Talkin’ ain’t doin’
Here it comes: actual, concrete goals to hold myself to. I’ll have to start with arbitrary numbers as I get back into the swing of things, and adjust as I go along. Naturally, I’ll try to push myself harder.
In terms of writing, I’d like to have a new novel outlined before August is up. That gives me three weeks, so I’ll set myself a goal of ten chapters outlined per week.
Revision is a little harder. I’m due for another reread of Yggdrasil to see what needs editing, cutting, and where new material needs to be fitted in. I can manage a reread in one week, then a second look over another week to target problem areas.
Of course, I’ll want to make hokey index cards to put on my corkboards to illustrate my progress with these goals. It helps to have them there, staring at me at all times.
I’ll be back next week with updates on my progress!
It’s the last week before NaNoWriMo 2014 begins. I am a good 20+ chapters into my outline for Project: Destiny and feeling good. I have color-changing LEDs on my desk that I believe I will use to admonish myself; red when I haven’t written, yellow once I’ve started, green once I’ve met my word goal for the day. (I will probably not keep up with this.)
I’m excited. I’m raring to go. I’m posting encouraging notes on the corkboard beside my desk. I have magnetic poetry next to that in case I need some unrelated word play to get the creative juices flowing. I have lots of good music ready to go.
I deviated from my outline, making another chapter on the list obsolete. I tried to write it anyway, because I liked the neatness of my POV rotation: A B A C A D… etc. However, I found myself writing a chapter that didn’t have a direction, that I didn’t like writing, and that didn’t need to be there.
So I decided to move on. “I make the rules,” is going to have to become a mantra of mine, because I seem to keep forgetting that as I write. Forcing out a chapter that will end up being crap isn’t worth losing momentum; better to set it aside and keep going. In the unlikely event that this chapter is worth salvaging in some future draft, it will be easier to do that once the bulk of the story is out.

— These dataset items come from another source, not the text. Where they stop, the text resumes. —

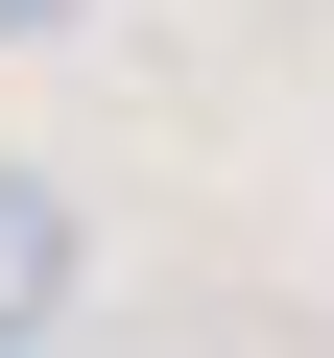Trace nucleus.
<instances>
[{"instance_id":"nucleus-2","label":"nucleus","mask_w":334,"mask_h":358,"mask_svg":"<svg viewBox=\"0 0 334 358\" xmlns=\"http://www.w3.org/2000/svg\"><path fill=\"white\" fill-rule=\"evenodd\" d=\"M48 24H96V0H0V48H48Z\"/></svg>"},{"instance_id":"nucleus-1","label":"nucleus","mask_w":334,"mask_h":358,"mask_svg":"<svg viewBox=\"0 0 334 358\" xmlns=\"http://www.w3.org/2000/svg\"><path fill=\"white\" fill-rule=\"evenodd\" d=\"M72 263H96V239H72V192H48V167H0V358L72 310Z\"/></svg>"}]
</instances>
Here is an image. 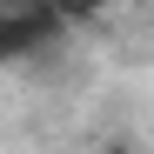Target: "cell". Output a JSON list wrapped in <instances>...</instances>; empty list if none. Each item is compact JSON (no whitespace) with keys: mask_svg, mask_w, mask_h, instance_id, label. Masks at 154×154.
Segmentation results:
<instances>
[{"mask_svg":"<svg viewBox=\"0 0 154 154\" xmlns=\"http://www.w3.org/2000/svg\"><path fill=\"white\" fill-rule=\"evenodd\" d=\"M54 14L67 20V27H94V20L107 14V0H54Z\"/></svg>","mask_w":154,"mask_h":154,"instance_id":"obj_1","label":"cell"},{"mask_svg":"<svg viewBox=\"0 0 154 154\" xmlns=\"http://www.w3.org/2000/svg\"><path fill=\"white\" fill-rule=\"evenodd\" d=\"M94 154H134V141H100Z\"/></svg>","mask_w":154,"mask_h":154,"instance_id":"obj_2","label":"cell"},{"mask_svg":"<svg viewBox=\"0 0 154 154\" xmlns=\"http://www.w3.org/2000/svg\"><path fill=\"white\" fill-rule=\"evenodd\" d=\"M0 7H14V0H0Z\"/></svg>","mask_w":154,"mask_h":154,"instance_id":"obj_3","label":"cell"}]
</instances>
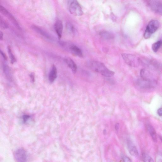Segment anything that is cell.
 <instances>
[{
    "mask_svg": "<svg viewBox=\"0 0 162 162\" xmlns=\"http://www.w3.org/2000/svg\"><path fill=\"white\" fill-rule=\"evenodd\" d=\"M69 50L70 52L75 56L82 58L83 56L81 50L76 45L72 44L70 46Z\"/></svg>",
    "mask_w": 162,
    "mask_h": 162,
    "instance_id": "4fadbf2b",
    "label": "cell"
},
{
    "mask_svg": "<svg viewBox=\"0 0 162 162\" xmlns=\"http://www.w3.org/2000/svg\"><path fill=\"white\" fill-rule=\"evenodd\" d=\"M128 151L130 154L133 156L137 157L139 155V153L136 146L131 142H128Z\"/></svg>",
    "mask_w": 162,
    "mask_h": 162,
    "instance_id": "5bb4252c",
    "label": "cell"
},
{
    "mask_svg": "<svg viewBox=\"0 0 162 162\" xmlns=\"http://www.w3.org/2000/svg\"><path fill=\"white\" fill-rule=\"evenodd\" d=\"M159 26V23L157 20L151 21L147 26L144 35L145 38L148 39L150 38L152 35L157 31Z\"/></svg>",
    "mask_w": 162,
    "mask_h": 162,
    "instance_id": "7a4b0ae2",
    "label": "cell"
},
{
    "mask_svg": "<svg viewBox=\"0 0 162 162\" xmlns=\"http://www.w3.org/2000/svg\"><path fill=\"white\" fill-rule=\"evenodd\" d=\"M147 127L148 132L151 135V138L154 142H157V136L156 132L153 127L150 124H148Z\"/></svg>",
    "mask_w": 162,
    "mask_h": 162,
    "instance_id": "9a60e30c",
    "label": "cell"
},
{
    "mask_svg": "<svg viewBox=\"0 0 162 162\" xmlns=\"http://www.w3.org/2000/svg\"><path fill=\"white\" fill-rule=\"evenodd\" d=\"M140 74L142 79H148V80H156L153 75L147 70L145 69H142L140 70Z\"/></svg>",
    "mask_w": 162,
    "mask_h": 162,
    "instance_id": "9c48e42d",
    "label": "cell"
},
{
    "mask_svg": "<svg viewBox=\"0 0 162 162\" xmlns=\"http://www.w3.org/2000/svg\"><path fill=\"white\" fill-rule=\"evenodd\" d=\"M87 65L93 71L99 73L105 77H111L115 74L114 72L108 69L104 64L99 61H89L87 63Z\"/></svg>",
    "mask_w": 162,
    "mask_h": 162,
    "instance_id": "6da1fadb",
    "label": "cell"
},
{
    "mask_svg": "<svg viewBox=\"0 0 162 162\" xmlns=\"http://www.w3.org/2000/svg\"><path fill=\"white\" fill-rule=\"evenodd\" d=\"M30 118V116L28 115H24L23 118L24 123H26L28 121Z\"/></svg>",
    "mask_w": 162,
    "mask_h": 162,
    "instance_id": "d4e9b609",
    "label": "cell"
},
{
    "mask_svg": "<svg viewBox=\"0 0 162 162\" xmlns=\"http://www.w3.org/2000/svg\"><path fill=\"white\" fill-rule=\"evenodd\" d=\"M157 112L159 116H162V107L158 110Z\"/></svg>",
    "mask_w": 162,
    "mask_h": 162,
    "instance_id": "4316f807",
    "label": "cell"
},
{
    "mask_svg": "<svg viewBox=\"0 0 162 162\" xmlns=\"http://www.w3.org/2000/svg\"><path fill=\"white\" fill-rule=\"evenodd\" d=\"M7 51L11 60V63L12 64H13L16 62V59L13 54L12 53L11 47L9 46L7 47Z\"/></svg>",
    "mask_w": 162,
    "mask_h": 162,
    "instance_id": "ffe728a7",
    "label": "cell"
},
{
    "mask_svg": "<svg viewBox=\"0 0 162 162\" xmlns=\"http://www.w3.org/2000/svg\"><path fill=\"white\" fill-rule=\"evenodd\" d=\"M99 34L103 38L107 40H111L114 38V35L113 33L106 30L101 32Z\"/></svg>",
    "mask_w": 162,
    "mask_h": 162,
    "instance_id": "e0dca14e",
    "label": "cell"
},
{
    "mask_svg": "<svg viewBox=\"0 0 162 162\" xmlns=\"http://www.w3.org/2000/svg\"><path fill=\"white\" fill-rule=\"evenodd\" d=\"M123 162H132L130 159L126 156H123Z\"/></svg>",
    "mask_w": 162,
    "mask_h": 162,
    "instance_id": "cb8c5ba5",
    "label": "cell"
},
{
    "mask_svg": "<svg viewBox=\"0 0 162 162\" xmlns=\"http://www.w3.org/2000/svg\"><path fill=\"white\" fill-rule=\"evenodd\" d=\"M32 28L35 30V31L39 34H40L44 36L45 38L50 40H53L54 39L50 35L48 32H45L43 30L39 28L38 27L36 26H32Z\"/></svg>",
    "mask_w": 162,
    "mask_h": 162,
    "instance_id": "8fae6325",
    "label": "cell"
},
{
    "mask_svg": "<svg viewBox=\"0 0 162 162\" xmlns=\"http://www.w3.org/2000/svg\"><path fill=\"white\" fill-rule=\"evenodd\" d=\"M4 37V34L2 32H0V40H3V38Z\"/></svg>",
    "mask_w": 162,
    "mask_h": 162,
    "instance_id": "f1b7e54d",
    "label": "cell"
},
{
    "mask_svg": "<svg viewBox=\"0 0 162 162\" xmlns=\"http://www.w3.org/2000/svg\"><path fill=\"white\" fill-rule=\"evenodd\" d=\"M4 70L6 75L7 76V78L10 79L11 78V73L9 67L5 65L4 67Z\"/></svg>",
    "mask_w": 162,
    "mask_h": 162,
    "instance_id": "7402d4cb",
    "label": "cell"
},
{
    "mask_svg": "<svg viewBox=\"0 0 162 162\" xmlns=\"http://www.w3.org/2000/svg\"><path fill=\"white\" fill-rule=\"evenodd\" d=\"M148 4L149 8L154 13L162 15V2L158 1H149Z\"/></svg>",
    "mask_w": 162,
    "mask_h": 162,
    "instance_id": "8992f818",
    "label": "cell"
},
{
    "mask_svg": "<svg viewBox=\"0 0 162 162\" xmlns=\"http://www.w3.org/2000/svg\"><path fill=\"white\" fill-rule=\"evenodd\" d=\"M158 162H162V159H160L158 160Z\"/></svg>",
    "mask_w": 162,
    "mask_h": 162,
    "instance_id": "4dcf8cb0",
    "label": "cell"
},
{
    "mask_svg": "<svg viewBox=\"0 0 162 162\" xmlns=\"http://www.w3.org/2000/svg\"><path fill=\"white\" fill-rule=\"evenodd\" d=\"M159 138H160L161 141L162 143V136H159Z\"/></svg>",
    "mask_w": 162,
    "mask_h": 162,
    "instance_id": "1f68e13d",
    "label": "cell"
},
{
    "mask_svg": "<svg viewBox=\"0 0 162 162\" xmlns=\"http://www.w3.org/2000/svg\"><path fill=\"white\" fill-rule=\"evenodd\" d=\"M136 84L137 86L142 89H148L156 87L157 82L156 80H148L141 78L137 79Z\"/></svg>",
    "mask_w": 162,
    "mask_h": 162,
    "instance_id": "277c9868",
    "label": "cell"
},
{
    "mask_svg": "<svg viewBox=\"0 0 162 162\" xmlns=\"http://www.w3.org/2000/svg\"><path fill=\"white\" fill-rule=\"evenodd\" d=\"M119 126H120V125L119 124H117L115 125V129L116 130L118 131L119 129Z\"/></svg>",
    "mask_w": 162,
    "mask_h": 162,
    "instance_id": "f546056e",
    "label": "cell"
},
{
    "mask_svg": "<svg viewBox=\"0 0 162 162\" xmlns=\"http://www.w3.org/2000/svg\"><path fill=\"white\" fill-rule=\"evenodd\" d=\"M69 10L70 13L74 16H81L83 14L81 6L76 1H70L69 5Z\"/></svg>",
    "mask_w": 162,
    "mask_h": 162,
    "instance_id": "5b68a950",
    "label": "cell"
},
{
    "mask_svg": "<svg viewBox=\"0 0 162 162\" xmlns=\"http://www.w3.org/2000/svg\"><path fill=\"white\" fill-rule=\"evenodd\" d=\"M64 60L69 68L71 69L72 72L75 74L77 70V66L76 64L71 58L67 57L64 59Z\"/></svg>",
    "mask_w": 162,
    "mask_h": 162,
    "instance_id": "7c38bea8",
    "label": "cell"
},
{
    "mask_svg": "<svg viewBox=\"0 0 162 162\" xmlns=\"http://www.w3.org/2000/svg\"><path fill=\"white\" fill-rule=\"evenodd\" d=\"M30 76L32 81L33 82H34L35 81V76L34 74L33 73H31L30 75Z\"/></svg>",
    "mask_w": 162,
    "mask_h": 162,
    "instance_id": "83f0119b",
    "label": "cell"
},
{
    "mask_svg": "<svg viewBox=\"0 0 162 162\" xmlns=\"http://www.w3.org/2000/svg\"><path fill=\"white\" fill-rule=\"evenodd\" d=\"M143 160L144 162H154L152 158L149 155L143 153L142 155Z\"/></svg>",
    "mask_w": 162,
    "mask_h": 162,
    "instance_id": "44dd1931",
    "label": "cell"
},
{
    "mask_svg": "<svg viewBox=\"0 0 162 162\" xmlns=\"http://www.w3.org/2000/svg\"><path fill=\"white\" fill-rule=\"evenodd\" d=\"M0 11L3 14L8 17V19L13 23L14 25L16 26L17 28L20 29L19 24H18L15 17L7 10L3 6L1 5L0 6Z\"/></svg>",
    "mask_w": 162,
    "mask_h": 162,
    "instance_id": "ba28073f",
    "label": "cell"
},
{
    "mask_svg": "<svg viewBox=\"0 0 162 162\" xmlns=\"http://www.w3.org/2000/svg\"><path fill=\"white\" fill-rule=\"evenodd\" d=\"M162 45V41L159 40L152 45V49L155 52H157Z\"/></svg>",
    "mask_w": 162,
    "mask_h": 162,
    "instance_id": "d6986e66",
    "label": "cell"
},
{
    "mask_svg": "<svg viewBox=\"0 0 162 162\" xmlns=\"http://www.w3.org/2000/svg\"><path fill=\"white\" fill-rule=\"evenodd\" d=\"M54 28L58 37L60 38L62 37L63 30V25L62 21L57 20L54 25Z\"/></svg>",
    "mask_w": 162,
    "mask_h": 162,
    "instance_id": "30bf717a",
    "label": "cell"
},
{
    "mask_svg": "<svg viewBox=\"0 0 162 162\" xmlns=\"http://www.w3.org/2000/svg\"><path fill=\"white\" fill-rule=\"evenodd\" d=\"M1 53L3 57V59L4 60H7V56L4 52L1 50Z\"/></svg>",
    "mask_w": 162,
    "mask_h": 162,
    "instance_id": "484cf974",
    "label": "cell"
},
{
    "mask_svg": "<svg viewBox=\"0 0 162 162\" xmlns=\"http://www.w3.org/2000/svg\"><path fill=\"white\" fill-rule=\"evenodd\" d=\"M122 56L125 62L130 67H137L140 65V60L139 58L134 55L123 53Z\"/></svg>",
    "mask_w": 162,
    "mask_h": 162,
    "instance_id": "3957f363",
    "label": "cell"
},
{
    "mask_svg": "<svg viewBox=\"0 0 162 162\" xmlns=\"http://www.w3.org/2000/svg\"><path fill=\"white\" fill-rule=\"evenodd\" d=\"M57 77V70L55 66L53 65L52 66L49 76V79L50 83H53Z\"/></svg>",
    "mask_w": 162,
    "mask_h": 162,
    "instance_id": "2e32d148",
    "label": "cell"
},
{
    "mask_svg": "<svg viewBox=\"0 0 162 162\" xmlns=\"http://www.w3.org/2000/svg\"><path fill=\"white\" fill-rule=\"evenodd\" d=\"M14 157L17 162H26L28 156L25 150L23 148H20L15 151Z\"/></svg>",
    "mask_w": 162,
    "mask_h": 162,
    "instance_id": "52a82bcc",
    "label": "cell"
},
{
    "mask_svg": "<svg viewBox=\"0 0 162 162\" xmlns=\"http://www.w3.org/2000/svg\"><path fill=\"white\" fill-rule=\"evenodd\" d=\"M67 28L70 34L74 35L76 33V30L75 27L71 23L68 22L67 24Z\"/></svg>",
    "mask_w": 162,
    "mask_h": 162,
    "instance_id": "ac0fdd59",
    "label": "cell"
},
{
    "mask_svg": "<svg viewBox=\"0 0 162 162\" xmlns=\"http://www.w3.org/2000/svg\"><path fill=\"white\" fill-rule=\"evenodd\" d=\"M1 20V26L3 28L7 29L8 28V25L5 21L1 17L0 19Z\"/></svg>",
    "mask_w": 162,
    "mask_h": 162,
    "instance_id": "603a6c76",
    "label": "cell"
}]
</instances>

I was essentially tying my own hands, thinking, “But… the plan! I have to work within the plan.” I’ve said from the beginning, the outline is meant to be ignored if a better idea comes along. I can work my way back to it, but I shouldn’t go hacking through the wilderness when there might be a more natural path that starts a little further out of the way. I would just get exhausted and make a mess for the sake of a straight line.
While I was writing Climbing Yggdrasil, I outlined chapters in Scrivener by writing a brief summary and filling in the narrative from that alone. However, the default in Scrivener seems to be filling a chapter with scenes, which I had not considered before.
I finished the broad strokes of the outline for Destiny and thought I could give scenes a shot. It’s sort of like going from mile markers to smaller signs every tenth of a mile. There’s a little voice in my head saying that this will just give me more opportunities to deviate from the outline; I think I get some of my best ideas that way.
For this story, I don’t want to simply outline a sequence of events. I want to write notes about what’s going on inside the characters’ heads, thoughts and feelings that I can allude to through well-placed expressions and subtle behaviors. Yggdrasil was something of a race, with all the pressure of NaNoWriMo, but now I can take the time to get more right on the first attempt. If the characters’ thoughts and desires come through in a suitably subtle way in the first draft, that leaves less for me to polish during the editing process. (By “subtle” here, I mean that I’m not beating the reader over the head with what the character is feeling; some characters, like some people, clearly display every emotion they feel on their face with no subtlety whatsoever.)
I feel like my biggest obstacle with Destiny will be parceling out information properly. I want to tantalize without frustrating the reader. I want to explain without lecturing. Above all, I want to be economic with my explanations. No one wants to read a book where the main character takes up pages and pages of every chapter expounding on the way the world works. It would be far more effective to set up scenarios in which the reader can directly witness forces at work and come up with their own conclusions.
Here’s to hoping that in going deeper and outlining scenes for the story that I discover new ideas and better ways to write it. Something I have to keep reminding myself of is that nothing is set in stone, not even if I stated it in an outline or the rough draft or a later draft. Until a book is published, I can rearrange and change anything that doesn’t work for me. The worst case is that I have to rewrite something and it takes a little more time; a small enough price for getting it right.